How To Make a Site Like This

1704 Home Story Menu Meet the 5 Cultures People Artifacts Maps Timeline Voices & Songs Explanations

Overview
Managing the 1704 Website Project
Design and Production
Technology

Technology

Page Contents:
Introduction | Database | XML | Web Application Framework

Introduction

Dialog between the lead technical developer and other team members was important at an early stage in the development of this site—as soon as an outline of the content and the basic design approach had been established. A thorough understanding of the intended design and content helped determine what technologies should be used. And, in turn, the technical practicalities and decisions helped inform the design possibilities, the content structure and the overall structure of the site.

We knew from the outset that this would be an extensive site—extensive textual and image content and a core of interactive scenes. We also know we would feature a collection of many artifacts. All of these things pointed toward sophisticated technologies for the site including databases and XML. Each of these seem indespensable to a site of this scope, so we will discuss those first. We will also discuss the Flash we used for our interactive scenes. Lastly we will cover the web application framework we used to knit all of the pieces together.

Exercise 1 - Decide whether each statement agrees with the 1704 website technology page. Give yes or no for each, backed by the deciding words quoted from the page: (a) The lead technical developer first talked with the team only after the design was finished. (b) The site was expected to feature a collection of many artifacts. (c) Flash was used for the interactive scenes.
Exercise 2 - Carry the 1704 website technology page forward, starting after its last sentence.
The records that follow the text come from a separate source.

Provided material -
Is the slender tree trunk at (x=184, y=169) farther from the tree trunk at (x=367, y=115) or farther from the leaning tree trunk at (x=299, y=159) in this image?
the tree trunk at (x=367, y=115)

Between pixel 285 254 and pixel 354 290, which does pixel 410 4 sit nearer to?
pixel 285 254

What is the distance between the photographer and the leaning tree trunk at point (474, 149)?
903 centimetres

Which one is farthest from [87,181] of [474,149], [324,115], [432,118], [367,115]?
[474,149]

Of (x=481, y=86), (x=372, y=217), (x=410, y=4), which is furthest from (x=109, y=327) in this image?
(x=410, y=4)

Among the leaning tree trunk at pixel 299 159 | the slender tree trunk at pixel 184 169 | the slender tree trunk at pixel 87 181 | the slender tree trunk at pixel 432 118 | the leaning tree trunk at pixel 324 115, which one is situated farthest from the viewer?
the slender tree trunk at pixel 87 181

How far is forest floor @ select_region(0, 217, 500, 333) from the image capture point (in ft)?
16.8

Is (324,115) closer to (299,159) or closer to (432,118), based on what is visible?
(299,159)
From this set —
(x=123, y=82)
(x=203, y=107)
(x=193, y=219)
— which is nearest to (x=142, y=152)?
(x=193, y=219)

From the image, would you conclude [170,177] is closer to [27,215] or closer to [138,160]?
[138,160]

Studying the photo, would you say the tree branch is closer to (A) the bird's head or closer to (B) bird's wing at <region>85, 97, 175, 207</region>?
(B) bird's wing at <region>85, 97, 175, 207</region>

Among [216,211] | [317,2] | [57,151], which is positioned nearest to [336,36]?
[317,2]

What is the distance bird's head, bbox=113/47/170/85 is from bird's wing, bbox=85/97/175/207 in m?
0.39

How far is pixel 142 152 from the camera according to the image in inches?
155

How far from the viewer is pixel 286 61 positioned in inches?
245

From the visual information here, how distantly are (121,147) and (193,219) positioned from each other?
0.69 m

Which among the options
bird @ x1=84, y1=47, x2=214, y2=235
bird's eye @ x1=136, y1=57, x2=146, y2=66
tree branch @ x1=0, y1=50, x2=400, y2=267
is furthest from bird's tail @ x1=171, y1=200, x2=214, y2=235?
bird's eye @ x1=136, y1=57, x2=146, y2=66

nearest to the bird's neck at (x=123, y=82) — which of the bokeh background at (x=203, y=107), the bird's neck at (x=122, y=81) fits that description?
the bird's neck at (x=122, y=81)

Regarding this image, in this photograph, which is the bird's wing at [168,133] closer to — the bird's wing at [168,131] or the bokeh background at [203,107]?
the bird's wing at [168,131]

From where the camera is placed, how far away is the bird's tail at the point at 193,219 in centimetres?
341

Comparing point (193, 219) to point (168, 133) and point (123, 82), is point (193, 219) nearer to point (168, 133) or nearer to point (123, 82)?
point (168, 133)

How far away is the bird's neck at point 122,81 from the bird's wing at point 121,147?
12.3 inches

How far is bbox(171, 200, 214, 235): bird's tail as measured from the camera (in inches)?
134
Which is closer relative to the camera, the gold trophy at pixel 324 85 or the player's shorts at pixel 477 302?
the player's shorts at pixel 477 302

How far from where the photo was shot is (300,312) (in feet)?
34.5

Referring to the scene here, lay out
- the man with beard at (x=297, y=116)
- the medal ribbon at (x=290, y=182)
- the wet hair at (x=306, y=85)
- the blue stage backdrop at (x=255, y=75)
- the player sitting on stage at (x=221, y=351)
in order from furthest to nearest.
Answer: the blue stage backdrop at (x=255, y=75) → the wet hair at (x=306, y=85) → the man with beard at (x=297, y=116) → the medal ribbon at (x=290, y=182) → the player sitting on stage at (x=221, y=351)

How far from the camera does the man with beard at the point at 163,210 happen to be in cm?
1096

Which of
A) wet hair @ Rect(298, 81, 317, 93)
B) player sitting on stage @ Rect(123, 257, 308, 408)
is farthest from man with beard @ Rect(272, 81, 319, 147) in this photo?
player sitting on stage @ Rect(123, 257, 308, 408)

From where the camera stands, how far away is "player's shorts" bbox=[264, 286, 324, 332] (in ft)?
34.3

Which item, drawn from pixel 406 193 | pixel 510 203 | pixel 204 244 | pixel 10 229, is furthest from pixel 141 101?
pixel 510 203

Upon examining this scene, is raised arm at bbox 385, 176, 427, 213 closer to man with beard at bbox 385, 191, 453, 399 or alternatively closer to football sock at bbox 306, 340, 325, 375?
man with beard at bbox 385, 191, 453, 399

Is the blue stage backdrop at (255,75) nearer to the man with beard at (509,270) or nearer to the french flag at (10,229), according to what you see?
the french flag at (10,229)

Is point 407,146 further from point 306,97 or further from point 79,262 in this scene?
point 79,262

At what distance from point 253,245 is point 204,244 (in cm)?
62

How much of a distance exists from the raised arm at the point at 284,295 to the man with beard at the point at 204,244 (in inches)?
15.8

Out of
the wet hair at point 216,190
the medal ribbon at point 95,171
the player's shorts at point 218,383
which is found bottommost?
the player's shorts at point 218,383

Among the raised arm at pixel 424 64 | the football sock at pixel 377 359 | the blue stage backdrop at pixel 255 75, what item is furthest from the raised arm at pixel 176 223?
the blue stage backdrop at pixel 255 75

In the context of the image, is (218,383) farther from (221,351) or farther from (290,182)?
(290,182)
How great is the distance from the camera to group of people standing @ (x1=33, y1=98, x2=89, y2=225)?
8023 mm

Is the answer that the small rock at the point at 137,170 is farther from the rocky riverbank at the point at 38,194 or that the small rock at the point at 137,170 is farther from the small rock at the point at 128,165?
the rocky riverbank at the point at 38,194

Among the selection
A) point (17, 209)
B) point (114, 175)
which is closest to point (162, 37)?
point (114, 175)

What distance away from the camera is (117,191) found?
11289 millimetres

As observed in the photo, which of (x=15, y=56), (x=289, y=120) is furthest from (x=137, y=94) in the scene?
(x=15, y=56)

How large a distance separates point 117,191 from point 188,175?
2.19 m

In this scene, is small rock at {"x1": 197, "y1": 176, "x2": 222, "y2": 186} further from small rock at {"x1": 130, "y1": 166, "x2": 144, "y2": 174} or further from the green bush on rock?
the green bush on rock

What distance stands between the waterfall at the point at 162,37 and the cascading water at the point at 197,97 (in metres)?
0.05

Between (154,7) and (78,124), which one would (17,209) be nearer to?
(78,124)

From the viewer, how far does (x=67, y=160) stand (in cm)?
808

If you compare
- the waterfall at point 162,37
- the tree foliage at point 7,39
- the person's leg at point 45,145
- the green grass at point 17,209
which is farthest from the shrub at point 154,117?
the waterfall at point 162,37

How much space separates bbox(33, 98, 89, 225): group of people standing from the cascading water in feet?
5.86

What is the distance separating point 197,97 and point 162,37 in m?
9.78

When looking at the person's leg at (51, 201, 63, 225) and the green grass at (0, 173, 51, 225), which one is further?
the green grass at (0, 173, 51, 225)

Written response 1 -
(a) No: "as soon as an outline of the content and the basic design approach had been established."
(b) Yes: "We also know we would feature a collection of many artifacts."
(c) Yes: "We will also discuss the Flash we used for our interactive scenes."

Written response 2 -
Database

Design
Based on previous projects, such as American Centuries, we took it for granted that information about artifacts in the collection would be stored in a database. Databases are well suited to the storage and presentation of large numbers of entries or pages where the same "fields" of information always appear in the same format in the same order. (This is in contrast to the more flexibly structured essay material which will be discussed later.)

In addition to the collection, we also stored glossary terms and bibliography entries in database tables. However the collection of artifacts, one of the key features of the site, required the most planning and attention.

The task of defining fields for the collection required close collaboration between the technologist, the designer and the content folks. We needed to identify what pieces of information would be displayed on the pages, what pieces were needed by the curators and production people independent of display and lastly, what would be required by the web application itself.

We had two points of reference as we defined the fields: the museum's pre-existing database for their large collection featured on the American Centuries site and the mandate in our IMLS grant to adhere to and promote standards aimed at information exchange. We identified the Dublin Core Metadata Initiative (http://dublincore.org/) as the prevailing standard for museum collections. As it turned out, the content of most of the museum's existing fields paralleled the Dublin Core fields—we adopted the Dublin Core terminology for both the curatorial and display fields where relevant. (See the data entry form in the section below for a full list of fields.)

For indexing within the web application we used auto-generated integers, while the curators referred to ascension numbers for unique identification.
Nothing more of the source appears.